Backups failing despite apparently good connection.

m_w · Apr 4, 2025

I'm encountering an issue with backups failing that i can't seem to find a solution to (a week of fiddling and searching....).
Hoping someone might have some insight or can point me in a better direction.

Versions: 3.3.3, 8.3.3

PBS: VM on TrueNAS, Datastore iSCSI share on that box (>30TB available).
Remotes: Baremetal in remote datacenters.
VPN between using Cloudflare Warp->Warp. MTUs set to 1280.

Problem is consistent.
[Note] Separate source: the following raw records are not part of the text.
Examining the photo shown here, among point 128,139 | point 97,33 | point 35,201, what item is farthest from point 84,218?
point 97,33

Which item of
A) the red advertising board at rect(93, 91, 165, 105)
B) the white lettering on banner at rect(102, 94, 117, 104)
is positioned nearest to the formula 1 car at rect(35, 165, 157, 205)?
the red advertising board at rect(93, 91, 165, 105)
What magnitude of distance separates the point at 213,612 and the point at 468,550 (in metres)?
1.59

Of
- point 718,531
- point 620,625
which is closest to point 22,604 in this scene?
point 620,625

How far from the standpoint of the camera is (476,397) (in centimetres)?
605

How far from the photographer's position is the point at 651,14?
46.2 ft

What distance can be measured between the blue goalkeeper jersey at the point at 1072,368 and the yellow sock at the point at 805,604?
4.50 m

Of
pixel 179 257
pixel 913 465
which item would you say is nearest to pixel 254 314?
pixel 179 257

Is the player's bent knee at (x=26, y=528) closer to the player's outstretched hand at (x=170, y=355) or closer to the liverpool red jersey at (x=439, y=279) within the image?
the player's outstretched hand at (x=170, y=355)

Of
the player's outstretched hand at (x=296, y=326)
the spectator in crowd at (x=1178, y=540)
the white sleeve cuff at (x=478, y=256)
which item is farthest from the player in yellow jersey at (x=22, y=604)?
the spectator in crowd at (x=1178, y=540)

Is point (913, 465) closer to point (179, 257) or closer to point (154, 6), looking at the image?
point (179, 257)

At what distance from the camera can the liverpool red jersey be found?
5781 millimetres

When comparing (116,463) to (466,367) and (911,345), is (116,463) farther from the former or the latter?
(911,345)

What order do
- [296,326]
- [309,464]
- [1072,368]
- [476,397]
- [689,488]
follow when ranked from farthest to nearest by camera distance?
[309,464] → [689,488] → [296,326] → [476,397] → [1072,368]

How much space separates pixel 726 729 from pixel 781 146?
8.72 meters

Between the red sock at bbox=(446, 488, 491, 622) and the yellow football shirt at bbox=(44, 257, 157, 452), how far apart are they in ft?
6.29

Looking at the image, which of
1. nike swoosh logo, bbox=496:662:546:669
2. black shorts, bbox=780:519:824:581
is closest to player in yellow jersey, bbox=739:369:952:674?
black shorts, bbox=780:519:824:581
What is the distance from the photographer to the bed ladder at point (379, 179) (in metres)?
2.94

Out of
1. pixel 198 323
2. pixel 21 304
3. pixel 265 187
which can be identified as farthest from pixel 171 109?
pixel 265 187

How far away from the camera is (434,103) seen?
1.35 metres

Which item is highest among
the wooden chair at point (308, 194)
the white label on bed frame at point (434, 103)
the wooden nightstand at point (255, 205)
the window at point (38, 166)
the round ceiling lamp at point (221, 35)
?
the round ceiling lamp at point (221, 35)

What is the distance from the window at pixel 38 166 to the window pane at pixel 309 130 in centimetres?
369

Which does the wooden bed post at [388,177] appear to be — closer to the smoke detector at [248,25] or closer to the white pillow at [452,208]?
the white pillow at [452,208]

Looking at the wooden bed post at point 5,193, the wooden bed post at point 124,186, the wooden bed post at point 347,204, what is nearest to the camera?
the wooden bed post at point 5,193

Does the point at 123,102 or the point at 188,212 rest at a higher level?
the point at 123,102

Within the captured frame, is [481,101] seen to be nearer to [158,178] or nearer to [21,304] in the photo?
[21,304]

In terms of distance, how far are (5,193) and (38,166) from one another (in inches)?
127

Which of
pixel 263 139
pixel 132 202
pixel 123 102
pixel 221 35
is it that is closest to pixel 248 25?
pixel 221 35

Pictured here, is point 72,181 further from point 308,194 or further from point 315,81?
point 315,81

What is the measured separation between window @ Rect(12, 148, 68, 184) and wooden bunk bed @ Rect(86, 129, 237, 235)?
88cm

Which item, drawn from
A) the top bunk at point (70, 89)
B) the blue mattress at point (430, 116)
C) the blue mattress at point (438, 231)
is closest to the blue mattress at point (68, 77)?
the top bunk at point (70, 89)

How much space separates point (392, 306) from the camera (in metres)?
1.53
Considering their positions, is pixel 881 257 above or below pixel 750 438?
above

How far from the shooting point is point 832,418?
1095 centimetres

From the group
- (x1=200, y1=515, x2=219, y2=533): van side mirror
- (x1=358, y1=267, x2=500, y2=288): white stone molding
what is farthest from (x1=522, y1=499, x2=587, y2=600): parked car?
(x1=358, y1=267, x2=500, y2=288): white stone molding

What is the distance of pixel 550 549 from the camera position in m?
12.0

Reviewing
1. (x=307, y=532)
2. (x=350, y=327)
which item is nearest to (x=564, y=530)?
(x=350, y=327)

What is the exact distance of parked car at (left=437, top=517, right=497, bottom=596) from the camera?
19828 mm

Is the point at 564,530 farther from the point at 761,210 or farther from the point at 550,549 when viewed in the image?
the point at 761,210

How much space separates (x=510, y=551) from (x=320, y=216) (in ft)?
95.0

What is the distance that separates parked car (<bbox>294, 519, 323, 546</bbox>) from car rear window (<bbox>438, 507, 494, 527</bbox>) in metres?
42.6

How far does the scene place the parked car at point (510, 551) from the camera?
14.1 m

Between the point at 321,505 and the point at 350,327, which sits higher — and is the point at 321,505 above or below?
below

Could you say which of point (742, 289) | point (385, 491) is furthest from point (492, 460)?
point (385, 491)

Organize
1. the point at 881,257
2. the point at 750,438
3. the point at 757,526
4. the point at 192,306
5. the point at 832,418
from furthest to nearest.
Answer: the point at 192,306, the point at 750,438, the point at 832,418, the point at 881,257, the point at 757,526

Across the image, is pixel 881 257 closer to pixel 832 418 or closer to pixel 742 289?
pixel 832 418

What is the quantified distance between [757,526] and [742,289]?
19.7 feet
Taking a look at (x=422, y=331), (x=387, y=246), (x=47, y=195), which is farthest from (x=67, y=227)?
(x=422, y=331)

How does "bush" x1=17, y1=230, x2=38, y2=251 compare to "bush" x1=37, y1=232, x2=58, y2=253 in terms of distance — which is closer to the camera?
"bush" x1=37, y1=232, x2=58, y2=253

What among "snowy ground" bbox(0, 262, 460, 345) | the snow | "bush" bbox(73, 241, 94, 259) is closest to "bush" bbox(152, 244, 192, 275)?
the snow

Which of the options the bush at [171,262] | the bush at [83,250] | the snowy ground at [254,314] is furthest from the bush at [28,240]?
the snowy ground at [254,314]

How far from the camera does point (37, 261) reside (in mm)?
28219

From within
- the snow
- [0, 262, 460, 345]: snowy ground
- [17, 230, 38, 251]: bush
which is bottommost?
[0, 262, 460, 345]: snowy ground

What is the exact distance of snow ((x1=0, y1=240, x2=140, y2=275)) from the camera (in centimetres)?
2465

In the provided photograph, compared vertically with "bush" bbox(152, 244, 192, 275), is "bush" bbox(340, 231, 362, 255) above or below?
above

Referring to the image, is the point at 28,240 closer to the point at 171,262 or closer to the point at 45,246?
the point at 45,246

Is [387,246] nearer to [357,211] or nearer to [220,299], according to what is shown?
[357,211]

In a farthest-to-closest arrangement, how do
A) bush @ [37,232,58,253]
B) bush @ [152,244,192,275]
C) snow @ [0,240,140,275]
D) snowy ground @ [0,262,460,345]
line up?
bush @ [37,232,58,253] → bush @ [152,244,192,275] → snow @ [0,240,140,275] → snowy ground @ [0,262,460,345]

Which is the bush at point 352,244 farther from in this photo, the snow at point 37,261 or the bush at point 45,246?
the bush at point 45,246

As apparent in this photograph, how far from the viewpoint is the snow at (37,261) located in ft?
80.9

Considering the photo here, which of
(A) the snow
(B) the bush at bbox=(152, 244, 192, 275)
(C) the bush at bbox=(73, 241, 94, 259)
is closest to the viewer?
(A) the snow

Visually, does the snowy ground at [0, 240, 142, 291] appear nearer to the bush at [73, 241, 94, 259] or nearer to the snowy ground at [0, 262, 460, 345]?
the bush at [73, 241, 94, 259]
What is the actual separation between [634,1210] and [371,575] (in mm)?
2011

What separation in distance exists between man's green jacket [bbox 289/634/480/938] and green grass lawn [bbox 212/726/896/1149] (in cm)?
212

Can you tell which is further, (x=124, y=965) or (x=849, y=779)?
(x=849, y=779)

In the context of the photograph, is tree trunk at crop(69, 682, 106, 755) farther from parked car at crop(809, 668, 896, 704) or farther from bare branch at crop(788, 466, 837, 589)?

Connection between clients and PBS seem to be solid.
It consistently writes a couple of files and then fails when it tries to move the image data.
Keeps trying for ~10 minutes, then gives up and deletes what it had sent.

Exactly the same thing for VMs or LXCs and from multiple remotes.
The fact that it writes some files would seem to indicate there isn't a permissions issue (or a connection issue...).

I'm stumped.

Client Log:

INFO: starting new backup job: vzdump 631 --mode snapshot --notification-mode auto --notes-template '{{guestname}}' --node [[REDACT]] --storage pxmx-bkup-srv.[[REDACT]] --remove 0

INFO: Starting Backup of VM 631 (qemu)
INFO: Backup started at 2025-04-04 13:29:11
INFO: status = stopped
INFO: backup mode: stop
INFO: ionice priority: 7
INFO: VM Name: [[REDACT]]
INFO: include disk 'scsi0' 'local:631/vm-631-disk-0.qcow2' 500G
INFO: snapshots found (not included into backup)
INFO: creating Proxmox Backup Server archive 'vm/631/2025-04-04T13:29:11Z'
INFO: starting kvm to execute backup task
INFO: started backup task '0ef1245e-5009-47de-b741-bb0ad37a2a8f'
INFO: scsi0: dirty-bitmap status: created new
INFO: 0% (400.0 MiB of 500.0 GiB) in 3s, read: 133.3 MiB/s, write: 104.0 MiB/s
INFO: 0% (428.0 MiB of 500.0 GiB) in 15m 53s, read: 30.2 KiB/s, write: 30.2 KiB/s
ERROR: backup write data failed: command error: write_data upload error: pipelined request failed: timed out
INFO: aborting backup job
INFO: stopping kvm after backup task

ERROR: Backup of VM 631 failed - backup write data failed: command error: write_data upload error: pipelined request failed: timed out

INFO: Failed at 2025-04-04 13:45:07
INFO: Backup job finished with errors
TASK ERROR: job errors

PBS Log:
Apr 04 07:45:07 pxmx-bkup-srv proxmox-backup-proxy[694]: removing failed backup
Apr 04 07:45:07 pxmx-bkup-srv proxmox-backup-proxy[694]: backup failed: connection error: bytes remaining on stream

Apr 04 07:29:45 pxmx-bkup-srv proxmox-backup-proxy[694]: error during snapshot file listing: 'unable to load blob '"/mnt/datastore/pxmx-bkup/ns/gth/vm/631/2025-04-04T13:29:11Z/index.json.blob"' - No such file or directory (os error 2)'

Apr 04 07:29:13 pxmx-bkup-srv proxmox-backup-proxy[694]: add blob "/mnt/datastore/pxmx-bkup/ns/gth/vm/631/2025-04-04T13:29:11Z/qemu-server.conf.blob" (372 bytes, comp: 372)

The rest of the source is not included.